Trachant anche la reazione di Maurizio Gasparri: “Nel 1999 non votai Ciampi a Presidente della Repubblica. E feci bene. Quello che pensavo di lui nel 1999 evidentemente è ancora valido”. Il ministro Angelino Alfano decide inceve di optare per un registro più cauto e sofisticato:  ”La proposta di legge Gasparri-Quagliarello-Ricolo mette al centro il cittadino” ha assicurato il Guardasigilli.  Citando un sondaggio che attesta l’alto tasso di sfiducia degli italiani nei confronti della giustizia, Alfano ha aggiunto: “Credo che questa sfiducia sia dovuta anche al fatto che alcuni magitrati non seguono le indicazioni che tanti Presidenti della Repubblica hanno dato nel tempo, e cioe’ che oltre ad essere imparziali, bisogna apparirlo.

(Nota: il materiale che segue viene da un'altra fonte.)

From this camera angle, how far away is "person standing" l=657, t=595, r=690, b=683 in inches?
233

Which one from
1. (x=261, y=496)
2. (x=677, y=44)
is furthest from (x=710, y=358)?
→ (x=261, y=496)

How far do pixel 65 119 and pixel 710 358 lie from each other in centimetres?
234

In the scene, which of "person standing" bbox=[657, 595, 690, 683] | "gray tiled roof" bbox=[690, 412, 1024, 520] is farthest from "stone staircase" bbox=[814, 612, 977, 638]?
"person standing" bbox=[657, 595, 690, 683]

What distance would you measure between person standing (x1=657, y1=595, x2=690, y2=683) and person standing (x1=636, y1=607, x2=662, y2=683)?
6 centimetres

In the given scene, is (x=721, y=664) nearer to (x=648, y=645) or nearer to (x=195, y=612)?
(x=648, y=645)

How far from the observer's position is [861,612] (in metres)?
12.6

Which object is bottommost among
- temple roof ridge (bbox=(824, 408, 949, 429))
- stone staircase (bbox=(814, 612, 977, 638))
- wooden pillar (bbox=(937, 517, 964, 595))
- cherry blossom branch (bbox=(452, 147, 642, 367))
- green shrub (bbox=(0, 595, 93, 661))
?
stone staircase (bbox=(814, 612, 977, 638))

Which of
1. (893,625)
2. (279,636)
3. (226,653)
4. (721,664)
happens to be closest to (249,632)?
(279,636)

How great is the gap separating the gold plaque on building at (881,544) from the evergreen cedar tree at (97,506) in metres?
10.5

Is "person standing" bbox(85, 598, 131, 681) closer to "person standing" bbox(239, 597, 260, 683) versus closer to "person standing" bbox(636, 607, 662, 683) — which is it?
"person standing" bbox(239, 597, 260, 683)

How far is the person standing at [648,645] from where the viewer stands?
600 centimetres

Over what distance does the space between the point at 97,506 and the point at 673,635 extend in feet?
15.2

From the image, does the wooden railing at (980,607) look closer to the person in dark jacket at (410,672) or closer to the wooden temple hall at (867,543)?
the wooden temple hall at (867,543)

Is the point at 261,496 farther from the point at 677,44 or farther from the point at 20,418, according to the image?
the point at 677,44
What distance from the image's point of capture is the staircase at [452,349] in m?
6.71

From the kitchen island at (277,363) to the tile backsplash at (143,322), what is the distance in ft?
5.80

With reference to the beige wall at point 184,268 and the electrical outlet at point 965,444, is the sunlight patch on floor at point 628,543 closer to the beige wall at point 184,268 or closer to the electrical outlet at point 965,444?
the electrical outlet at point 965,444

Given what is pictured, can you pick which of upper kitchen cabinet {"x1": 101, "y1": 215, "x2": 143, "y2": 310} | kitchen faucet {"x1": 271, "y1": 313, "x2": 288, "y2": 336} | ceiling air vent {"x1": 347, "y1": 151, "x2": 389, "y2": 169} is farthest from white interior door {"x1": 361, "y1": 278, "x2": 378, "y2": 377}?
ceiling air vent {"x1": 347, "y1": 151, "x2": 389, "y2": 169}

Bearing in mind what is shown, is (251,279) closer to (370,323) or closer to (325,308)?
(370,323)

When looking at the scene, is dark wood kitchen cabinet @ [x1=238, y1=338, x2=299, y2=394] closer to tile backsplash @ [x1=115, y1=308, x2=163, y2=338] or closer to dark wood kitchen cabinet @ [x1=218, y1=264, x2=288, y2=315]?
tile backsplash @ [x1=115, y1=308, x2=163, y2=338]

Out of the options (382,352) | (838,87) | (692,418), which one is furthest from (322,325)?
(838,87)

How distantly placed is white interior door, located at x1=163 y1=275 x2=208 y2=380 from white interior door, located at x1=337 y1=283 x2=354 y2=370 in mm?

E’ indispensabile – ha insistito Alfano – essere imparziale ma anche apparire imparziale perche’ il cittadino deve avere la certezza di avere davati a se un magistrato che non abbia nessun pregiudizio ideologico, politico e colturale nei confronti di nessun cittadino italiano”.  Leva lo scudo a favore di Ciampi invece Antonio Di Pietro che sorttolinea la nota “terzietà” dell’ex Presidente della Repubblica, mentre la capogruppo del Pd in commissione Giustizia alla Camera, Donatella Ferranti, in riferimento alle esternazioni di Ciampi afferma: “Chi lo accusa è in malafede perché scambia il rispetto delle regole con il giustizialismo mentre le parole del ministro Alfano tradiscono la sua vera esigenza ,cioè difendere gli interessi di Silvio Berlusconi. Il processo breve, infatti, non garantisce tutti i cittadini – conclude Ferranti –  ma solo uno”.